On our behalf, Google uses this information to evaluate your use of the web sites, to compile reports on the activities on our web sites and to provide us with other services relating to use of the web site.

You can delete cookies in your browser at any time, and you can configure all common browsers so that cookies are generally not stored. By the latter you express your objection to the setting of cookies. If you deactivate the setting of cookies, you may not be able to use all functions of our web sites.

You can also prevent Google from collecting the data generated by the cookie and relating to your use of the web site (including your IP address) and from processing this data by Google by installing the browser plug-in available here.

As an alternative to the browser add-on, you can also prevent Google Analytics from collecting data by clicking here. An opt-out cookie will be set to prevent future collection of your data when you visit this web site. The opt-out cookie is only valid in this browser and only for one of our web sites at a time, and it is stored on your computer. If you delete the cookies in this browser, you must set the opt-out cookie again.

We additionally use Google Analytics to evaluate data from double-click cookies and AdWords for statistical purposes. If you do not want this to happen, you can disable this using the Ads Preferences Manager.

For more information about Google Analytics privacy, please visit the Google Analytics Help Center.

Data-protection provisions regarding our use of PayPal

We have integrated the online payment service PayPal as one of the available payment options in our online shop on our web sites.

The European operating company of PayPal is PayPal (Europe) S.à.r.l. & Cie. S.C.A., 22-24 Boulevard Royal, 2449 Luxembourg, Luxembourg.

If a data subject chooses PayPal as a payment option during the ordering process in our online shop, data of the data subject is automatically transmitted to PayPal.
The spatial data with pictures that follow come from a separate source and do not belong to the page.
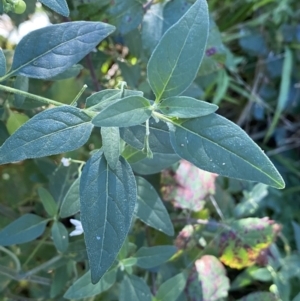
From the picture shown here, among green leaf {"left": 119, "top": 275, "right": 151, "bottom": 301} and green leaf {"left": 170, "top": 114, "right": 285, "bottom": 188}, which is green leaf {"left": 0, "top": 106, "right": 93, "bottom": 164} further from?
green leaf {"left": 119, "top": 275, "right": 151, "bottom": 301}

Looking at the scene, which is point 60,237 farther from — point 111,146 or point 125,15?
point 125,15

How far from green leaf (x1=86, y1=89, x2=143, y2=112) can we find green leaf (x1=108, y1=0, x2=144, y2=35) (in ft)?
0.83

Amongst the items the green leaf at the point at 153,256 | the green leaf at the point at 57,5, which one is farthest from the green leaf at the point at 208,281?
the green leaf at the point at 57,5

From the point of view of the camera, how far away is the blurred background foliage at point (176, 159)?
0.76m

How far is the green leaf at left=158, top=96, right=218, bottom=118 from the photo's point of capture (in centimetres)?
50

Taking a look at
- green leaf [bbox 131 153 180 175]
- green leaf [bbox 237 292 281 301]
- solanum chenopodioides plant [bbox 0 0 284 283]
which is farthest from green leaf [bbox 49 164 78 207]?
green leaf [bbox 237 292 281 301]

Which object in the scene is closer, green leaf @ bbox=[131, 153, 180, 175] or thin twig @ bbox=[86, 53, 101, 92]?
green leaf @ bbox=[131, 153, 180, 175]

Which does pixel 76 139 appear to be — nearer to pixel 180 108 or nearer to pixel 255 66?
pixel 180 108

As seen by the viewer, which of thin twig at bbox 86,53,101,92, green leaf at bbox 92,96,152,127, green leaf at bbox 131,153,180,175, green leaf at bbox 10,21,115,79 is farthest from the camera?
thin twig at bbox 86,53,101,92

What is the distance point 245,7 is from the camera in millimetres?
1235

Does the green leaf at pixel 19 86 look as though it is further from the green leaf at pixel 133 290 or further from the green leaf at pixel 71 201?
the green leaf at pixel 133 290

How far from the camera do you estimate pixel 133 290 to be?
2.26 feet

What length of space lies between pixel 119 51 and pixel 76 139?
0.54 m

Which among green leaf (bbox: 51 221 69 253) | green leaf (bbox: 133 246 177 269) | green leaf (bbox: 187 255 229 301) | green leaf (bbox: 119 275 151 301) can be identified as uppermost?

By choosing PayPal as a payment option, the data subject consents to the transfer of personal data required for processing the payment. This information may include first and last name, address, email address, IP address, telephone number, ordered products including prices and other information necessary for payment processing and fraud prevention.

PayPal may share personal information with banks, credit agencies, affiliates and subcontractors.

A data subject may revoke his/her consent to the processing of personal data by PayPal at any time by notice to PayPal. Such revocation does not affect personal data which must be transmitted and processed for payment processing or which must be kept due to legal regulations.

PayPal's privacy policy informs you about the collection, processing and use of personal information by PayPal.